The augmented matrix \(\left[ {\begin{array}{*{20}{c}}A&0\end{array}} \right]\) for the given matrix is represented as:

\[\left[ {\begin{array}{*{20}{c}}1&3&0&{ - 4}&0\\2&6&0&{ - 8}&0\end{array}} \right]\]

Apply row operation

Perform an elementary row operation to produce the first augmented matrix.

Perform the sum of \( - 2\) times row 1 and row 2 at row 2.

\(\left[ {\begin{array}{*{20}{c}}1&3&0&{ - 4}&0\\0&0&0&0&0\end{array}} \right]\)

Convert the matrix into the equation

To obtain the solution of the system of equations, you have to convert the augmented matrix into the system of equations again.

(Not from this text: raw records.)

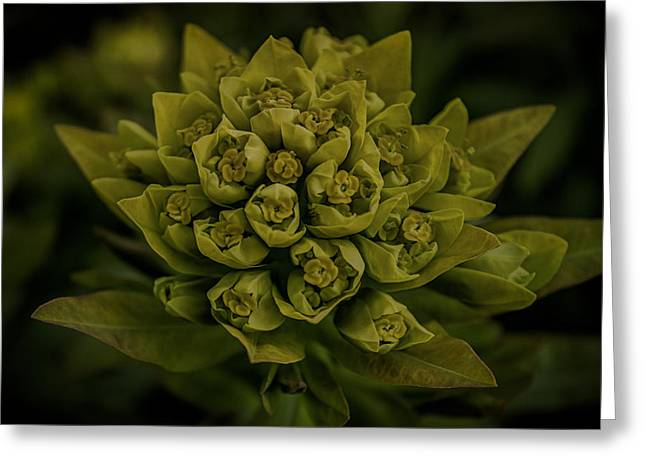 Flower Arranging Greeting Cards - Green Arrangement Greeting Card by Martin Newman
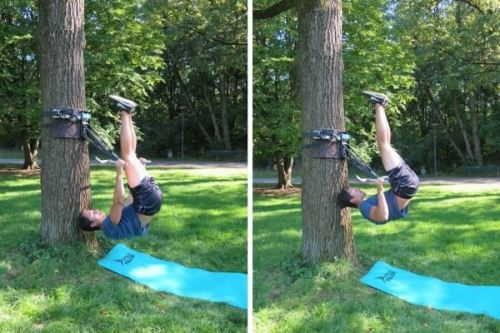 bodyweight rudern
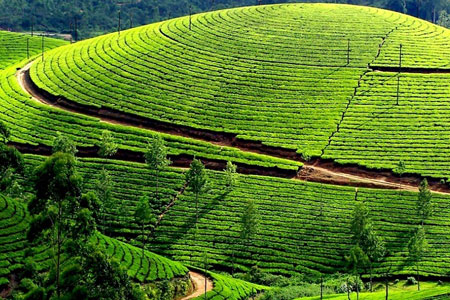 Best of Ooty and Kodaikanal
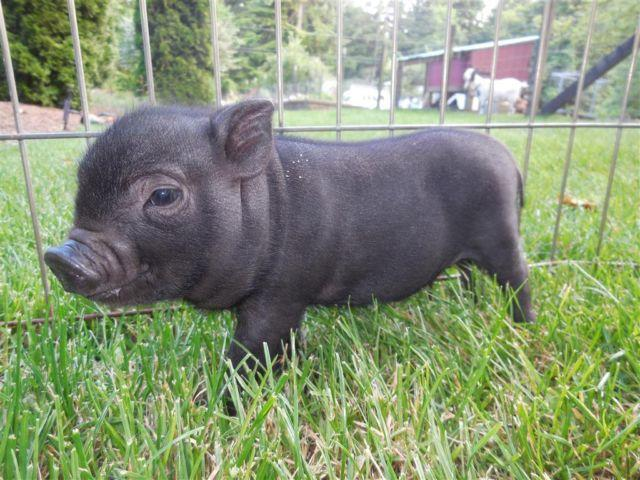 miniature micro teacup baby pigs wa state we ship for sale in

Write the obtained matrix \(\left[ {\begin{array}{*{20}{c}}1&3&0&{ - 4}&0\\0&0&0&0&0\end{array}} \right]\)into the equation notation.

\[\begin{array}{c}{x_1} + 3{x_2} - 4{x_4} = 0\\0 = 0\end{array}\]

Determine the basic variable and free variable of the system

The variables corresponding to the pivot columns in the matrix are called basic variables.The other variable is called a free variable.

\({x_1}\) is a basic variable, and \({x_2},{x_3}\), and \({x_4}\) are free variables.

Thus, \({x_1} = - 3{x_2} + 4{x_4}\).

Determine the general solution in the parametric vector form

Sometimes the parametric form of an equation is written as\(x = s{\mathop{\rm u}\nolimits} + t{\mathop{\rm v}\nolimits} \,\,\,\left( {s,t\,{\mathop{\rm in}\nolimits} \,\mathbb{R}} \right)\).

The general solution of \(Ax = 0\) in the parametric vector form can be represented as:

\(\begin{array}{c}x = \left[ {\begin{array}{*{20}{c}}{{x_1}}\\{{x_2}}\\{{x_3}}\\{{x_4}}\end{array}} \right]\\ = \left[ {\begin{array}{*{20}{c}}{ - 3{x_2} + 4{x_4}}\\{{x_2}}\\{{x_3}}\\{{x_4}}\end{array}} \right]\\ = \left[ {\begin{array}{*{20}{c}}{ - 3{x_2}}\\{{x_2}}\\0\\0\end{array}} \right] + \left[ {\begin{array}{*{20}{c}}0\\0\\{{x_3}}\\0\end{array}} \right] + \left[ {\begin{array}{*{20}{c}}{4{x_4}}\\0\\0\\{{x_4}}\end{array}} \right]\\ = {x_2}\left[ {\begin{array}{*{20}{c}}{ - 3}\\1\\0\\0\end{array}} \right] + {x_3}\left[ {\begin{array}{*{20}{c}}0\\0\\1\\0\end{array}} \right] + {x_4}\left[ {\begin{array}{*{20}{c}}4\\0\\0\\1\end{array}} \right]\end{array}\)

Thus, the general solution in the parametric vector form is \(x = {x_2}\left[ {\begin{array}{*{20}{c}}{ - 3}\\1\\0\\0\end{array}} \right] + {x_3}\left[ {\begin{array}{*{20}{c}}0\\0\\1\\0\end{array}} \right] + {x_4}\left[ {\begin{array}{*{20}{c}}4\\0\\0\\1\end{array}} \right]\).